An inside look at immersive audio

Felix Krückels is a certified audio engineer who has been involved in immersive audio mixing since 2012. He was the audio engineer for the international feed at UEFA Euro 2008 and the 2010 FIFA World Cup, both of which were produced in 5.1. The FIFA World Cup 2018 in Russia was another highlight of his career: it was produced in Dolby Atmos.

Krückels became involved in 3D audio almost by accident when he was asked to support an immersive project for the Confed Cup in 2013 as a test for producing the FIFA World Cup Final in Brazil, in 2014, in 3D/immersive audio.

While the production of the 2014 final still required post-processing and mixing (the 3D audio rendition was not available for the live telecast), live production came along at the Women’s World Cup in Vancouver the following year. For this occasion, the entire signal path, from the microphones through to end consumers’ homes, was successfully covered for the first time. The tournament in Russia, for its part, was telecast in quasi-ATMOS 3D/immersive audio.

One Step Removed

According to Krückels, the most important mixing challenges are the “bonus features” afforded by immersive audio: the A1/sound supervisor/audio engineer (different monikers for the same person) has to bear in mind the freedom and flexibility granted to end consumers of the audio content.

This is due to the object-based nature of the MPEG-H or ATMOS audio material: end consumers can individualise the streams they receive by changing the levels of the ambience, the commentator, etc. The A1 therefore needs to take a step back and prepare the material in a way that allows for different mixes.

With next-generation audio (NGA) object-based audio productions, focusing on listening scenarios is no longer possible: sound supervisors create a three-dimensional space based on a given number of objects. This audio content can be consumed using binaural headphones, speakers (2, 4, 6), sound bars, up-fire speakers, etc., and the result can no longer be completely predicted by the A1.

Enter the rendering principle: the audio objects supplied to end consumers contain coordinates rather than channel or speaker references. These allow the decoder at home to render the immersive audio content as a translation/adaptation of the panning information to the real-life speaker setup in end consumers’ homes.

Sound supervisors still need to check whether their mix works in a variety of listening scenarios, even though none of them may correspond to the rendition at home. Up to four presentations are prepared and checked against typical final speaker layouts an A1 needs to check at regular intervals (5.1.4 + 5.1 + Stereo, all with and without commentary—for four presentations).

Among the “presentations” Krückels prepares is a creation he’s developed with the Dolby team called the “Pub Presentation”, where the crowd at the sports venue is barely audible, leaving ample room for the cheers and boos produced live by the people watching the game at the bar. Field-of-play audio details, like ball kicks, tackles, whistle and groaning noises, on the other hand, are hyped.

So Far, So Immersive

Individualisation of 3D/immersive audio can be a blessing in disguise, though: the added flexibility can easily lead to situations where tweaks by end-users blur the audio content beyond recognition.

This explains why sound supervisors of immersive audio productions often favour a conservative approach, with relatively few bells and whistles. They know that they are unable to control what viewers at home do to the incoming presentations and therefore limit the options at the source.

The production as such is relatively straightforward and very similar to 5.1 scenarios, except for the added dimension (height/elevation), which “merely” requires additional busses on the mixing console.

================

- Work to complete -
Please name the tournament at which, according to the article on immersive audio, the entire signal path from the microphones to end consumers' homes was covered for the first time.

================

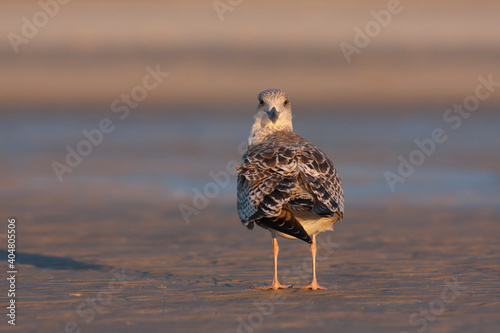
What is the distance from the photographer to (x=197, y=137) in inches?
943

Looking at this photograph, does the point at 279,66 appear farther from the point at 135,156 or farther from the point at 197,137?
the point at 135,156

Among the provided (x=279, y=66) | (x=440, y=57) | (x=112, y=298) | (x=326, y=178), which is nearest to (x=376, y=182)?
(x=326, y=178)

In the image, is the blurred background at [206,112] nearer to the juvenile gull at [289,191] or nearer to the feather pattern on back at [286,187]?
the juvenile gull at [289,191]

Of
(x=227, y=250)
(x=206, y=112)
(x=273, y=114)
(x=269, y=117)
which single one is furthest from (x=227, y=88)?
(x=273, y=114)

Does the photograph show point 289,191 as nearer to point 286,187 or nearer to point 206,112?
point 286,187

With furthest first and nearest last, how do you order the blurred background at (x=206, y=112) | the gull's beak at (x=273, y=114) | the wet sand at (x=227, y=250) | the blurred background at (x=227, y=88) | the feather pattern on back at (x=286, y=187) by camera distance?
the blurred background at (x=227, y=88) < the blurred background at (x=206, y=112) < the gull's beak at (x=273, y=114) < the feather pattern on back at (x=286, y=187) < the wet sand at (x=227, y=250)

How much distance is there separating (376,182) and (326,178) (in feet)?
25.2

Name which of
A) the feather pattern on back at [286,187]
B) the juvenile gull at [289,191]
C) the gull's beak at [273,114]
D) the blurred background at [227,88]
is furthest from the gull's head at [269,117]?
the blurred background at [227,88]

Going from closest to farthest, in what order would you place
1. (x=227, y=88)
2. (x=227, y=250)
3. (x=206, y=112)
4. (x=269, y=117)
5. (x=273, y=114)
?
(x=273, y=114)
(x=269, y=117)
(x=227, y=250)
(x=206, y=112)
(x=227, y=88)

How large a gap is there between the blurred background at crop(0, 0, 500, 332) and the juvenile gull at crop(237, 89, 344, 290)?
982mm

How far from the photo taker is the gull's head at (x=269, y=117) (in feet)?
34.6

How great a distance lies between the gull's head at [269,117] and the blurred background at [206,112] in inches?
56.4

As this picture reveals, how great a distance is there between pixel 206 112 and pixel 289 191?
72.3ft

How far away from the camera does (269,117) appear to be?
34.4ft
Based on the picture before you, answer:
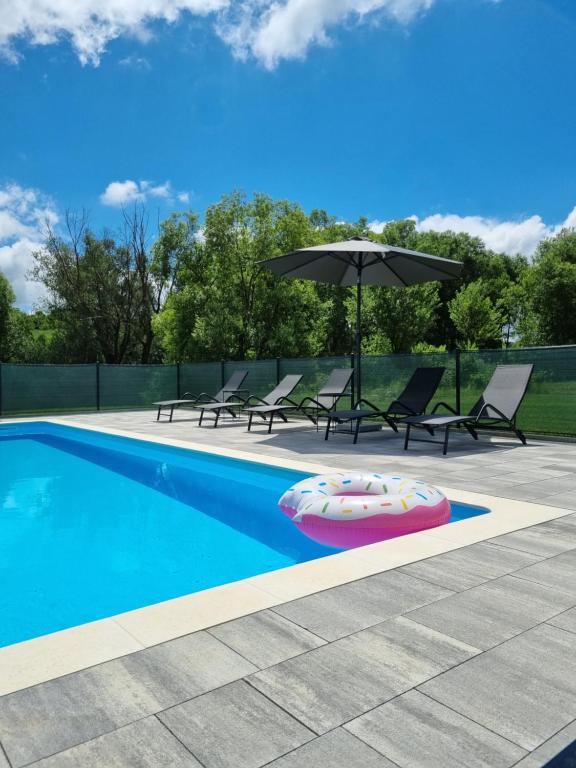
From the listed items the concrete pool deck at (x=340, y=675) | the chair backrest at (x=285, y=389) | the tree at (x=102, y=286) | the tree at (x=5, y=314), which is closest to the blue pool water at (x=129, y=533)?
the concrete pool deck at (x=340, y=675)

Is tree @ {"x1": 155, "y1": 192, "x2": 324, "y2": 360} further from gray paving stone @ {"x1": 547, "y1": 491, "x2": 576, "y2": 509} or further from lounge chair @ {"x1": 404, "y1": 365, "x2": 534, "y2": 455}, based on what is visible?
gray paving stone @ {"x1": 547, "y1": 491, "x2": 576, "y2": 509}

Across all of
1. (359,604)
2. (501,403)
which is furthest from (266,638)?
(501,403)

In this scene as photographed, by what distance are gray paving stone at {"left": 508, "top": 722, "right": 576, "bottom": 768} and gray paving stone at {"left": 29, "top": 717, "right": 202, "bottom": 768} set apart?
2.60 feet

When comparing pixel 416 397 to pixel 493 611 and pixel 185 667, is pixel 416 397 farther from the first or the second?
pixel 185 667

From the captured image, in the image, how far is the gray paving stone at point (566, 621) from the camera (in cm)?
214

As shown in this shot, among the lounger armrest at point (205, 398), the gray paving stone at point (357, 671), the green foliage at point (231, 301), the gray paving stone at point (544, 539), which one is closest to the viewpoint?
the gray paving stone at point (357, 671)

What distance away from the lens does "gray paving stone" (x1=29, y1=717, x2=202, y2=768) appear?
4.57ft

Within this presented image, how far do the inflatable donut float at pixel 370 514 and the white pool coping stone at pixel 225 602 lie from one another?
7.1 inches

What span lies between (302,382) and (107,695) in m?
10.4

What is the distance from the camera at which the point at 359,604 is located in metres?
2.38

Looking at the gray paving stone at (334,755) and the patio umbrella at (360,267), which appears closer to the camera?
the gray paving stone at (334,755)

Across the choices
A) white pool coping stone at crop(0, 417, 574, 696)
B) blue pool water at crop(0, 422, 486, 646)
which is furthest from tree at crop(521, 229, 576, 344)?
white pool coping stone at crop(0, 417, 574, 696)

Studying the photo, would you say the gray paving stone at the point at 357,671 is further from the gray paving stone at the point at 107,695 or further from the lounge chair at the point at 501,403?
the lounge chair at the point at 501,403

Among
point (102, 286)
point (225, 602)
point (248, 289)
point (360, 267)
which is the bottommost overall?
point (225, 602)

================

- Solved exercise -
The Women's World Cup in Vancouver.